Tony Blair’s spinmeister-in-chief, Alastair Campbell is good at what he does. Called to testify before the foreign affairs select committee about the dossier containing the justifications for the war on Iraq, Campbell has somehow managed to completely change the agenda from the justifications for war put out by his Downing Street communications department to the journalistic standards of the BBC, particularly those of Today programme defense corespondent Andrew Gilligan. Cambell claimed to be incensed that Gilligan would dare rely on the accusations of an anonymous source in the British intelligence community to call the integrity of Prime Minister and his staff into question.

Campbell has succeeded where the government’s other thug, John Reid, failed last week when he tried to draw attention to the “rogue elements” in the British intelligence community who were talking, off the record, to Gilligan.

Someone ought to remind Downing Street that the most famous journalistic investigation of a government also centred on an anonymous source who contradicted the official version of events. And Deep Throat still hasn’t been named. A former journalist who now tries to pass off unattributed — plagiarised — academic research as intelligence analysis is in no position to lecture the BBC on the accuracy of its reporting. It’s a bit like John Macenroe chiding Greg Rusedski on tennis etiquette.

As usual, Robin Cook, who testified to the select committee earlier this week, has seen through the bullshit and is insisting on asking all the right questions (RealAudio):

… For me, the real issue is that we were told things as a justification for war which have plainly turned out to be wrong since the war was over:

  • The 45-minute readiness of weapons of mass destruction;
  • The fact that Saddam had rebuilt production facilities for chemical weapons, which we can’t find although those would be big factories;
  • That he had a nuclear weapons programme, which we can’t find although that would involve very big industrial sites;
  • That he was buying uranium from Africa, which we now know was based on forged documents.
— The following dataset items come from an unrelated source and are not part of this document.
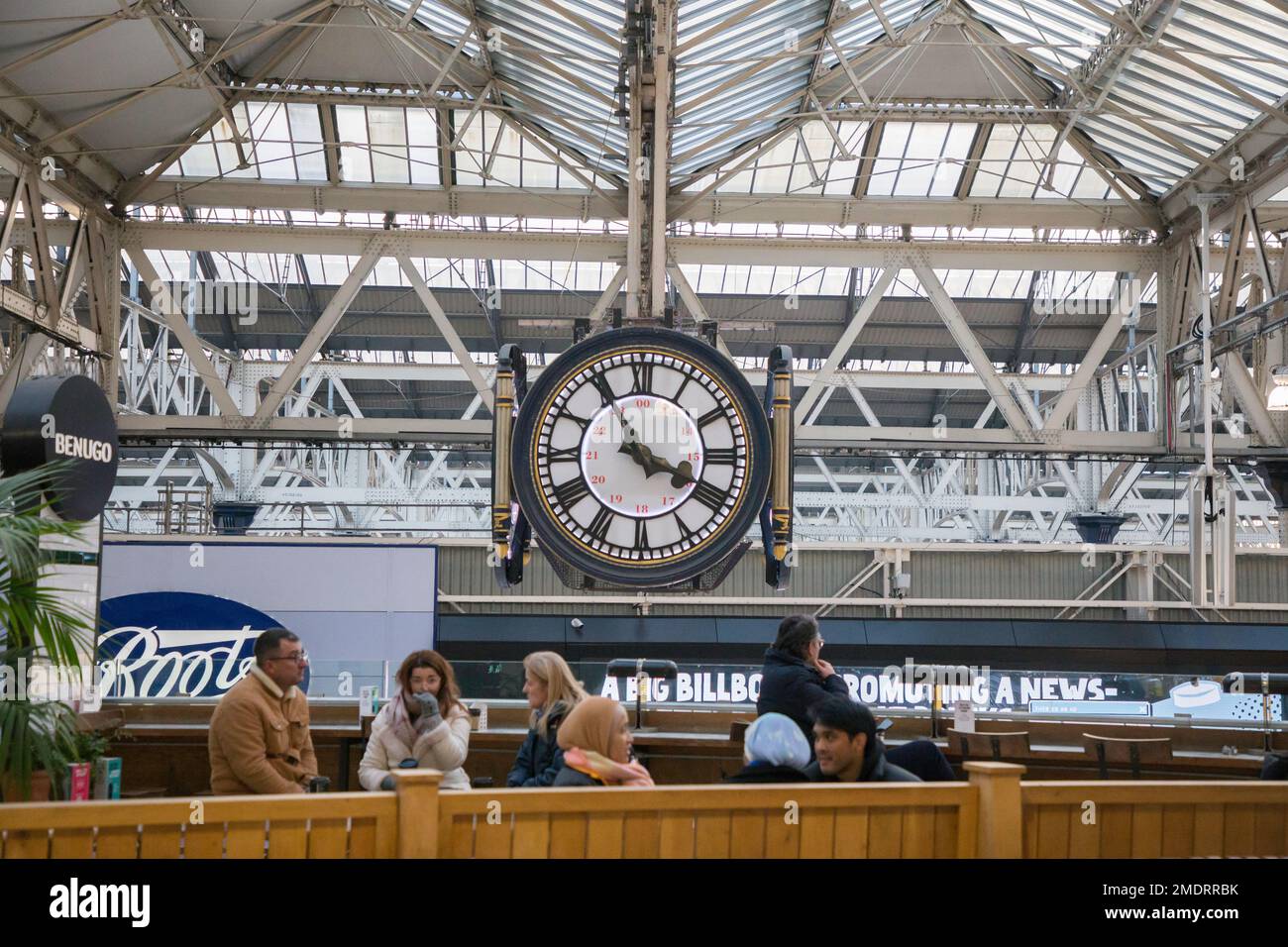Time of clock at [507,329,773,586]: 3:55
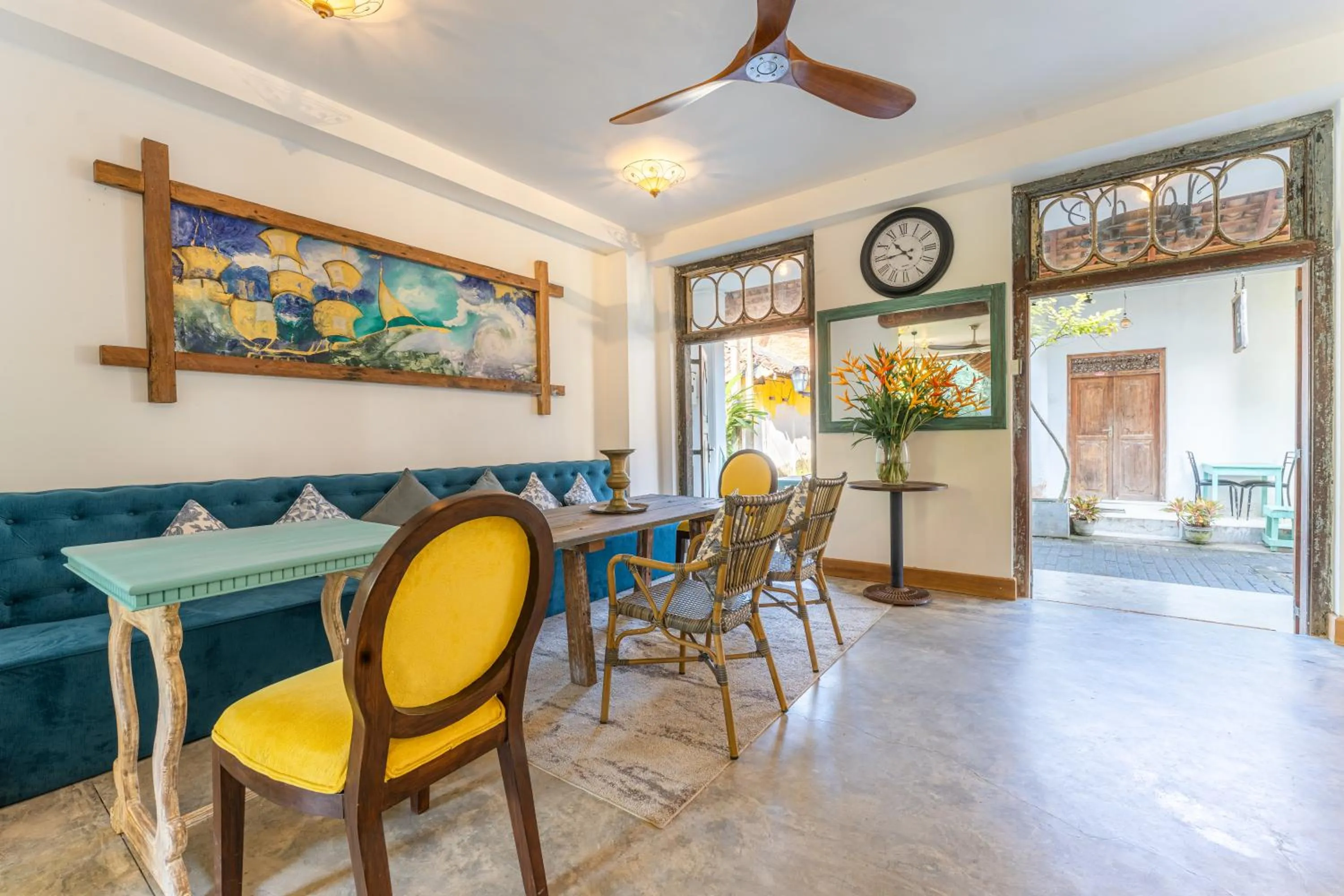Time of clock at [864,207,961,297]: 10:44
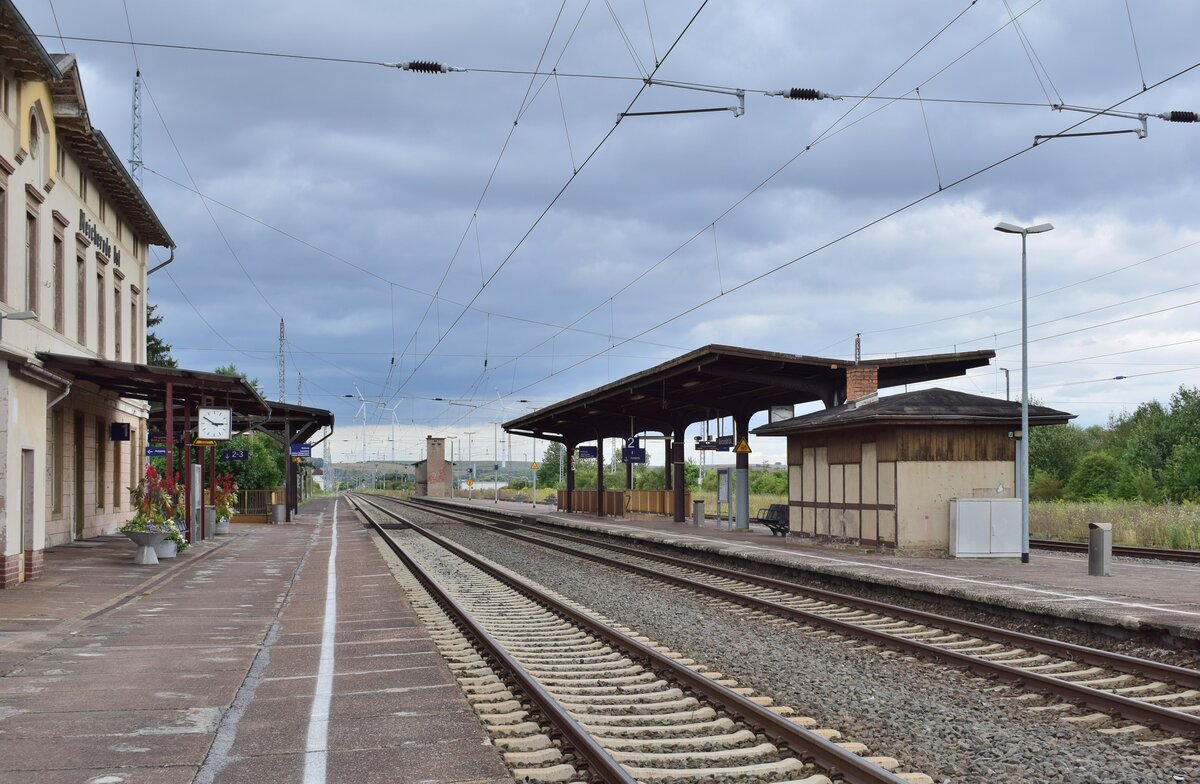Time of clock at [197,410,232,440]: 2:50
All of those were in the September dossier; all of them were wrong. I must say that that I’m rather puzzled — and rather worried — that the Prime Minister and Alastair Campbell continue to describe that document as accurate. It plainly was not accurate. And we’re not going to get to the bottom of how we ended up in Iraq on a false justification until we first reclines that many of these facts were simply wrong.

Indeed. Which propagandist called Ali did you think I was writing about? Don’t be silly: his name is actually Mohammed Saeed al-Sahhaf.